WASHINGTON: A Neanderthal skeleton unearthed in an Iraqi cave already famous for fossils of these extinct cousins of our species is providing fresh evidence that they buried their dead — and intriguing clues that flowers may have been used in such rituals.
Scientists said on Tuesday they had discovered in Shanidar Cave in the semi-autonomous Kurdistan region of northern Iraq the well-preserved upper body skeleton of an adult Neanderthal who lived about 70,000 years ago. The individual — dubbed Shanidar Z — was perhaps in his or her 40s or 50s. The sex was undetermined.
The cave was a pivotal site for mid-20th century archaeology. Remains of 10 Neanderthals — seven adults and three infants — were dug up there six decades ago, offering insight into the physical characteristics, behavior and diet of this species.
Clusters of flower pollen were found at that time in soil samples associated with one of the skeletons, a discovery that prompted scientists involved in that research to propose that Neanderthals buried their dead and conducted funerary rites with flowers.
That hypothesis helped change the prevailing popular view at the time of Neanderthals as dimwitted and brutish, a notion increasingly discredited by new discoveries. Critics cast doubt, however, on the “flower burial,” arguing the pollen could have been modern contamination from people working and living in the cave or from burrowing rodents or insects.
But Shanidar Z’s bones, which appear to be the top half of a partial skeleton unearthed in 1960, were found in sediment containing ancient pollen and other mineralized plant remains, reviving the possibility of flower burials. The material is being examined to determine its age and the plants represented.

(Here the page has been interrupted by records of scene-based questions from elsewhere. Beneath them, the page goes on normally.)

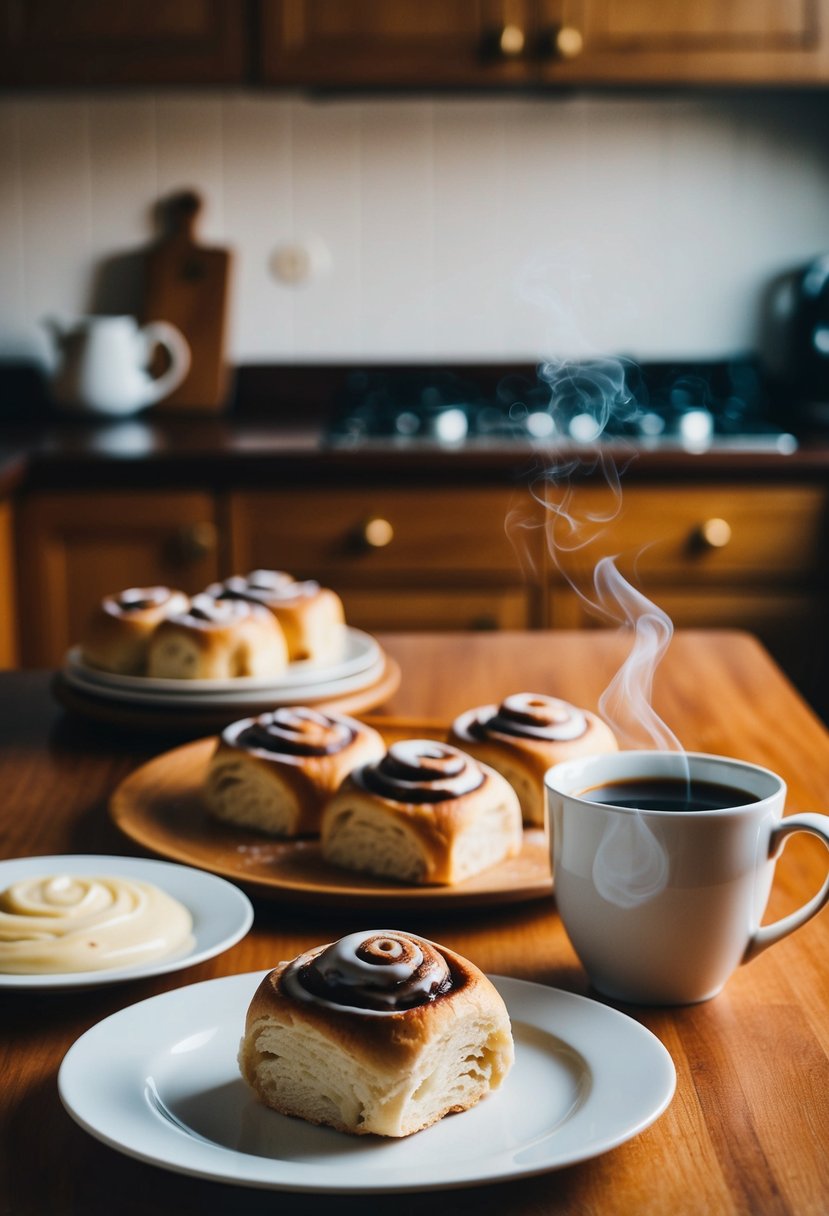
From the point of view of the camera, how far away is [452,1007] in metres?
0.60

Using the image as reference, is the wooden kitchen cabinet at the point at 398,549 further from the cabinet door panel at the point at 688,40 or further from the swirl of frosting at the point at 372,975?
the swirl of frosting at the point at 372,975

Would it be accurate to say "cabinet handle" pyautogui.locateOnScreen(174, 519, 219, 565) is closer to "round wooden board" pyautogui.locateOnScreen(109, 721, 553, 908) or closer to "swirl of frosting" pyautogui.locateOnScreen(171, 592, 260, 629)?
"swirl of frosting" pyautogui.locateOnScreen(171, 592, 260, 629)

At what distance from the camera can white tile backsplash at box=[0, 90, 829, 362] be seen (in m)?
3.05

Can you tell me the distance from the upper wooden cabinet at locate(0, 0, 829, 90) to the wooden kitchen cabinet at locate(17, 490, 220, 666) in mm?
843

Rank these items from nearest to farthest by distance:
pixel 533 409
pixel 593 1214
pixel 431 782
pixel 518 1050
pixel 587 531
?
pixel 593 1214 < pixel 518 1050 < pixel 431 782 < pixel 587 531 < pixel 533 409

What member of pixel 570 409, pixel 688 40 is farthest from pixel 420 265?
pixel 688 40

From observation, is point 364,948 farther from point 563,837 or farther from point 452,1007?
point 563,837

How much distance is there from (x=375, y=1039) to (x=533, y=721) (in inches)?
17.5

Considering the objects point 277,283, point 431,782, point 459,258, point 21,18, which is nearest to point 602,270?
point 459,258

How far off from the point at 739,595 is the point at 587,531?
305mm

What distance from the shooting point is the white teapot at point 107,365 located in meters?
2.94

“So from initially being a skeptic based on many of the other published critiques of the flower-burial evidence, I am coming round to think this scenario is much more plausible and I am excited to see the full results of our new analyzes,” said University of Cambridge osteologist and paleoanthropologist Emma Pomeroy, lead author of the research published in the journal Antiquity.

COGNITIVE SOPHISTICATION
Scholars have argued for years about whether Neanderthals buried their dead with mortuary rituals much as our species does, part of the larger debate over their levels of cognitive sophistication.
“What is key here is the intentionality behind the burial. You might bury a body for purely practical reasons, in order to avoid attracting dangerous scavengers and/or to reduce the smell. But when this goes beyond practical elements it is important because that indicates more complex, symbolic and abstract thinking, compassion and care for the dead, and perhaps feelings of mourning and loss,” Pomeroy said.
Shanidar Z appears to have been deliberately placed in an intentionally dug depression cut into the subsoil and part of a cluster of four individuals.
“Whether the Neanderthal group of dead placed around 70,000 years ago in the cave were a few years, a few decades or centuries — or even millennia — apart, it seems clear that Shanidar was a special place, with bodies being placed just in one part of a large cave,” said University of Cambridge archaeologist and study co-author Graeme Barker.
Neanderthals — more robustly built than Homo sapiens and with larger brows — inhabited Eurasia from the Atlantic coast to the Ural Mountains from about 400,000 years ago until a bit after 40,000 years ago, disappearing after our species established itself in the region.
The two species interbred, with modern non-African human populations bearing residual Neanderthal DNA.
Shanidar Z was found to be reclining on his or her back, with the left arm tucked under the head and the right arm bent and sticking out to the side.